Open hyanwong opened 1 month ago
Note that SRR11810706 is from Gujarat, and we know that Delta originated in India, so this might be believable.
The newer all-sample ARG, as of this morning ("maskdel-v1-mm_4-f_500-mrm_2-mms_5-mrec_2-rw_7-mgs_10-2021-08-28") has no major recombination problems, but a different problem with the start of Delta. In particular, it infers 2 separate Delta origins, one comprising about 2.3rds of the AY- lineages plus B.1.617, B.1.617.1, and B.1.617.2, the other comprising about 1/3rd of the remaining AYs. There are loads of parallel mutations on the stem leading to each clade. This is clearly wrong, and we should try to figure out why, and check that it doesn't happen in future ARGs.

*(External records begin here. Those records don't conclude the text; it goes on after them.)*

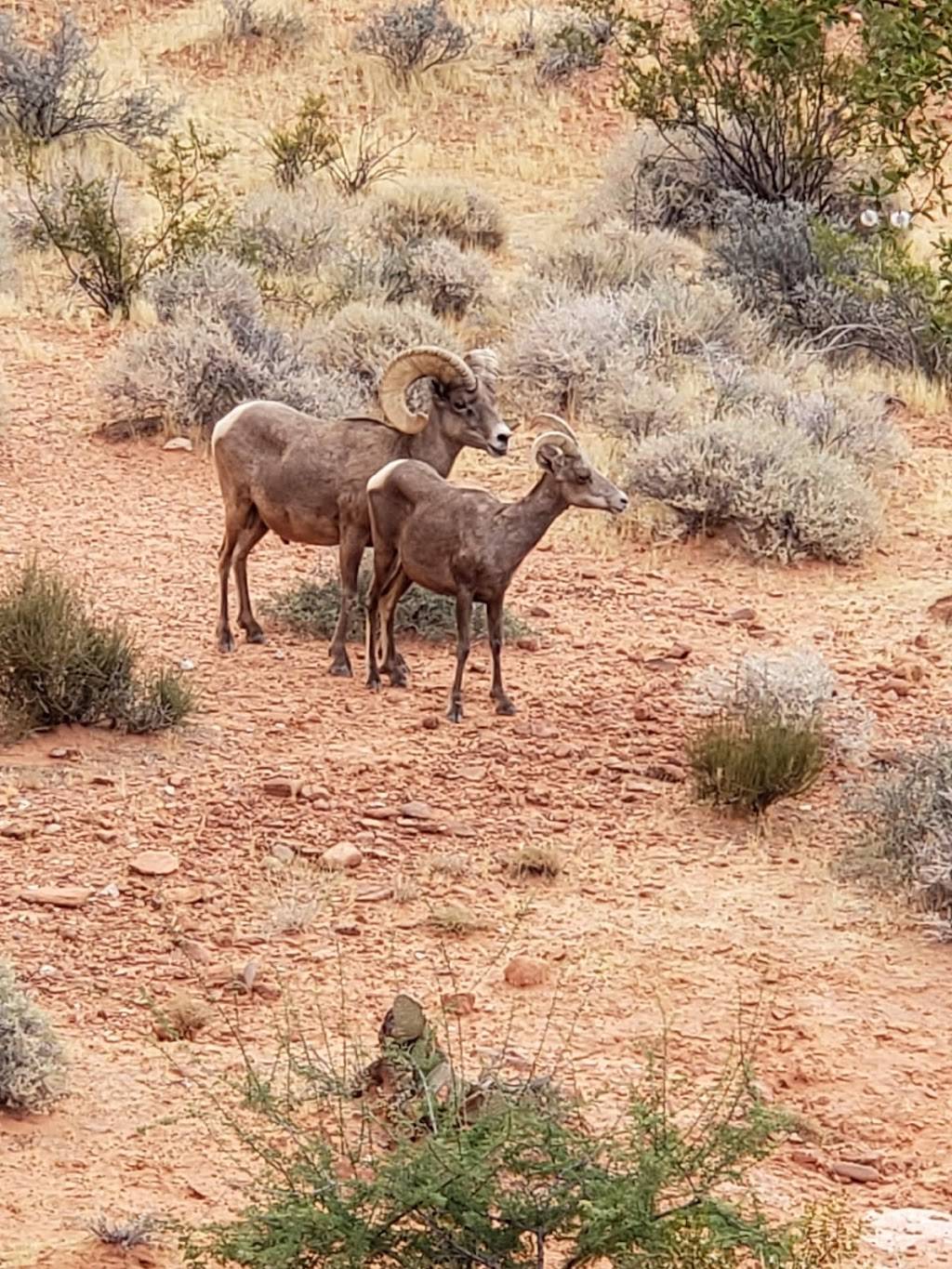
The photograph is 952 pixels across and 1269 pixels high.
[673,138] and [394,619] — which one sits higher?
[673,138]

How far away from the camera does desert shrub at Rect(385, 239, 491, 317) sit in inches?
769

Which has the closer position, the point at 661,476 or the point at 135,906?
the point at 135,906

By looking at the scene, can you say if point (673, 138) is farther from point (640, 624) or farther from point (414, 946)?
point (414, 946)

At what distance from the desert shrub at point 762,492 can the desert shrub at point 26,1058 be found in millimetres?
7436

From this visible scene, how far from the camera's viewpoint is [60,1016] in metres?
8.09

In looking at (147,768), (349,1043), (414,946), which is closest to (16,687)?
(147,768)

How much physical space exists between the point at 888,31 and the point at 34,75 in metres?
16.7

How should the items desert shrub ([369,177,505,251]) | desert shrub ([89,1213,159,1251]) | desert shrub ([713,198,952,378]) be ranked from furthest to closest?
desert shrub ([369,177,505,251])
desert shrub ([713,198,952,378])
desert shrub ([89,1213,159,1251])

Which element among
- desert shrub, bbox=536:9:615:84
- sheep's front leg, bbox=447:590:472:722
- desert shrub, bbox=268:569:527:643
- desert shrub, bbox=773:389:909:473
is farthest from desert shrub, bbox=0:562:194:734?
desert shrub, bbox=536:9:615:84

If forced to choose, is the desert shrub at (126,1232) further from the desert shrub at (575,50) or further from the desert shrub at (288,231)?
the desert shrub at (575,50)

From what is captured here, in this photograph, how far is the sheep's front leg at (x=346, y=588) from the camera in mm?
11734

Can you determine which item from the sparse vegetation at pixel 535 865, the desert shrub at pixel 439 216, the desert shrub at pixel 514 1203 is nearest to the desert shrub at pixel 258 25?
the desert shrub at pixel 439 216

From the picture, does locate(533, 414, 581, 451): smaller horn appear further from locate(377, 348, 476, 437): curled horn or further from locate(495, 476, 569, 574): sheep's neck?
locate(377, 348, 476, 437): curled horn

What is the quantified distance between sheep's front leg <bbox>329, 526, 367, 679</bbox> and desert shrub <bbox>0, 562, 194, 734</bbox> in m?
1.13
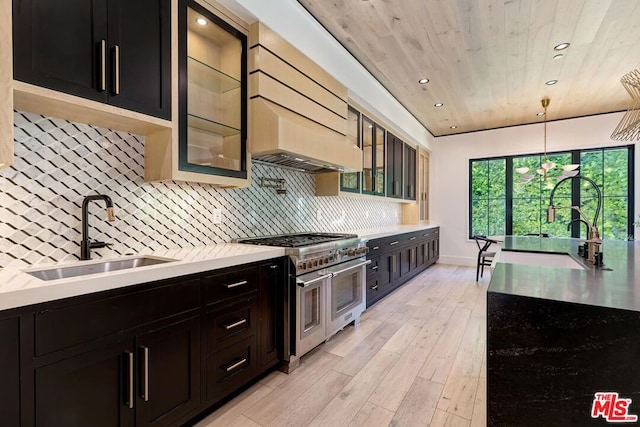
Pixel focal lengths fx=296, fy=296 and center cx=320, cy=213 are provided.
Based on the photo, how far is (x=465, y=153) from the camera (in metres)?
6.40

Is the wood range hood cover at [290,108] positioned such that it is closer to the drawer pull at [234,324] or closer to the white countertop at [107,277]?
the white countertop at [107,277]

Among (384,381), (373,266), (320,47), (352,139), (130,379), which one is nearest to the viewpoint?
(130,379)

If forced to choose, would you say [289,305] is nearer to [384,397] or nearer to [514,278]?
[384,397]

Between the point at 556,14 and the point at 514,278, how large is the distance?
268 cm

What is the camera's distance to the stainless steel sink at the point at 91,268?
144 centimetres

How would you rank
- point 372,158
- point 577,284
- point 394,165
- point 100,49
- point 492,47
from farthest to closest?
point 394,165 < point 372,158 < point 492,47 < point 100,49 < point 577,284

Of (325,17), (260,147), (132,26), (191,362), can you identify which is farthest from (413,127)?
(191,362)

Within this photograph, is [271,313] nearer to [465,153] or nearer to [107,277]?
[107,277]

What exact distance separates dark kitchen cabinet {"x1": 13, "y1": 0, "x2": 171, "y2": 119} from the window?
6.16 m

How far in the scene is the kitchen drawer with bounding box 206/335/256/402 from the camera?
1695 mm

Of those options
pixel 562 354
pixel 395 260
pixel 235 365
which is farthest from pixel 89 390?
pixel 395 260

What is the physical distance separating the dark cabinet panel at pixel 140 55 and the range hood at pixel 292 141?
65 centimetres

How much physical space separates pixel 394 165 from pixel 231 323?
3900 mm

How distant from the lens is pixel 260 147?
225 cm
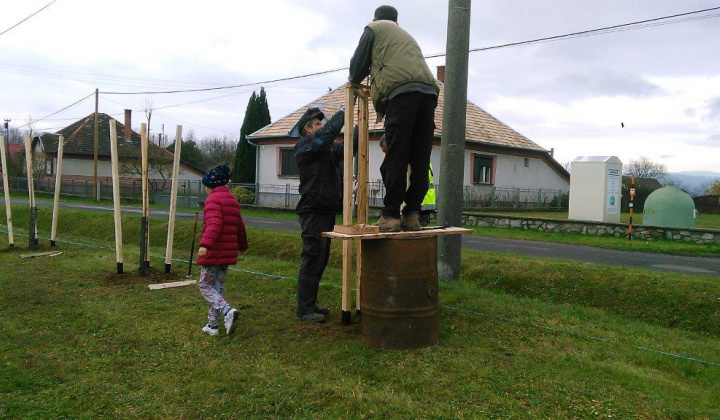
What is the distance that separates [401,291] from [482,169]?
24.9m

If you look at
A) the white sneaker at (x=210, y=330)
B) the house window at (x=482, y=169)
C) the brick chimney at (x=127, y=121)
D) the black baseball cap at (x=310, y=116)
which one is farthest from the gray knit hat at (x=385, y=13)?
the brick chimney at (x=127, y=121)

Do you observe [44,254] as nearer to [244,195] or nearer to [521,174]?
[244,195]

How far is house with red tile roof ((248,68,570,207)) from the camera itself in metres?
28.6

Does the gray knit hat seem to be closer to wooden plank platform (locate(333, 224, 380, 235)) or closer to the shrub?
wooden plank platform (locate(333, 224, 380, 235))

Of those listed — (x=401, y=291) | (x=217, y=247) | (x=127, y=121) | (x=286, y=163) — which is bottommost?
(x=401, y=291)

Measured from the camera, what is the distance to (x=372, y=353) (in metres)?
5.14

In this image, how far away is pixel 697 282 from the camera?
24.4 ft

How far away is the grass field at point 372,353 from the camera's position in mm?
4156

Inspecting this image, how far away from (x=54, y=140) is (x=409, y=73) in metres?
56.8

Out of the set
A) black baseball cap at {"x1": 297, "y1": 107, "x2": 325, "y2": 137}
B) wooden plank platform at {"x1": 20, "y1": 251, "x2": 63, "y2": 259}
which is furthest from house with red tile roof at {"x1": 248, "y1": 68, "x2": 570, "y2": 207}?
black baseball cap at {"x1": 297, "y1": 107, "x2": 325, "y2": 137}

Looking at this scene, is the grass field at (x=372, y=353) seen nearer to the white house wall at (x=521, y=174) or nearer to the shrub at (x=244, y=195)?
the white house wall at (x=521, y=174)

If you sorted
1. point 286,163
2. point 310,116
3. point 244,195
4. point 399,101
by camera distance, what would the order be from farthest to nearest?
1. point 286,163
2. point 244,195
3. point 310,116
4. point 399,101

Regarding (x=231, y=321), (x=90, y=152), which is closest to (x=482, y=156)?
(x=231, y=321)

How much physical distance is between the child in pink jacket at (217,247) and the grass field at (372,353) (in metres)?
0.23
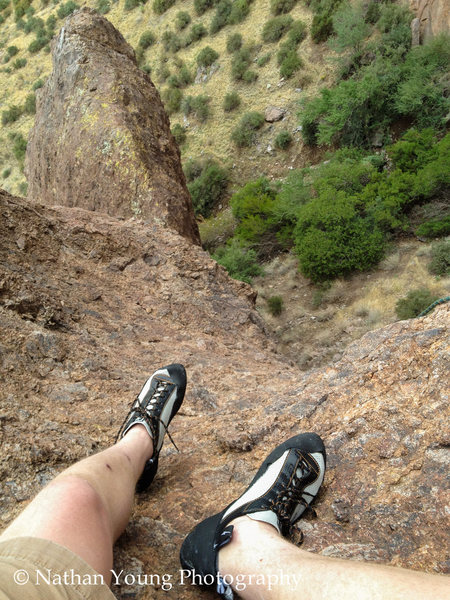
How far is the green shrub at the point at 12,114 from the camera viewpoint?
2498 cm

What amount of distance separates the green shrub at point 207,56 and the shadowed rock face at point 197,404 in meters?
19.7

@jeromekelleher dug into the logs and saw two retro groups being added on the same day, which could be the source of this:
2024-10-19 07:01:34 WARNING sc2ts.inference Add retro group {'B.1.617.2': 21, 'AY.38': 2, 'AY.9': 2}: samples=25 depth=3 total_muts=53 root_muts=11 muts_per_sample=2.12 recurrent_muts=1
2024-10-19 07:01:34 WARNING sc2ts.inference Add retro group {'B.1.617.2': 9, 'AY.122': 1, 'AY.1': 1}: samples=11 depth=2 total_muts=40 root_muts=14 muts_per_sample=3.6363636363636362 recurrent_muts=0
Alternatively, it could be some of the tweaked HMM parameters.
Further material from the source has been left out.